Have you ever noticed the "possible multiple enumeration of IEnumerable" warning from ReSharper? ReSharper is warning us about a potential double handling issue, particularly for deferred execution functions such as yield and Linq. Have a look at the results produced from the code below.
  
        static void Main(string[] args)
        {
            var store = new ContactYieldStore();
            var contacts = store.GetEnumerator();
            Console.WriteLine("Ready to iterate through the collection");

            if (contacts.Any())
            {
                foreach (var contact in contacts)
                {
                    Console.WriteLine("Hello {0}", contact.FirstName);
                }
            }
            
            Console.ReadLine();
        }
Ready to iterate through the collection
ContactYieldStore: Creating contact 1
ContactYieldStore: Creating contact 1
Hello Bob
ContactYieldStore: Creating contact 2
Hello Jim
ContactYieldStore: Creating contact 3
Hello Susan

IEnumerable.ToList()

What if we have a requirement to materialize (build) the entire collection immediately?
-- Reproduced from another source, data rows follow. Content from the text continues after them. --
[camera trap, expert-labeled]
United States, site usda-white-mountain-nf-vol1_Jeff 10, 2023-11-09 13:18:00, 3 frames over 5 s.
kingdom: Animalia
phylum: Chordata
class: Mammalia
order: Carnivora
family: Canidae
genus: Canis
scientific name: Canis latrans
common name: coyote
The answer is shown below.

  
        static void Main(string[] args)
        {
            var store = new ContactYieldStore();
            var contacts = store.GetEnumerator().ToList();
            Console.WriteLine("Ready to iterate through the collection");
            Console.ReadLine();
        }
ContactYieldStore: Creating contact 1
ContactYieldStore: Creating contact 2
ContactYieldStore: Creating contact 3
Ready to iterate through the collection

Calling .ToList() on IEnumerable will build the entire collection up front.

Comparison

The list implementation loaded all of the contacts immediately whereas the yield implementation provided a deferred execution solution.

In the list example, the caller doesn't have the option to defer execution. The yield approach provides greater flexibility since the caller can decide to pre-load the data or pull each record as required. A common trap to avoid is performing multiple enumerations on the same collection since yield and Linq functions will perform the same operation for each enumeration.

In practice, it is often desirable to perform the minimum amount of work needed in order to reduce the resource consumption of an application.

For example, we may have an application that processes millions of records from a database. The following benefits can be achieved when we use IEnumerable in a deferred execution pull-based model:

  • Scalability, reliability and predictability are likely to improve since the number of records does not significantly affect the application’s resource requirements.
  • Performance and responsiveness are likely to improve since processing can start immediately instead of waiting for the entire collection to be loaded first.
  • Recoverability and utilisation are likely to improve since the application can be stopped, started, interrupted or fail. Only the items in progress will be lost compared to pre-fetching all of the data where only a portion of the results was actually used.
  • Continuous processing is possible in environments where constant workload streams are added.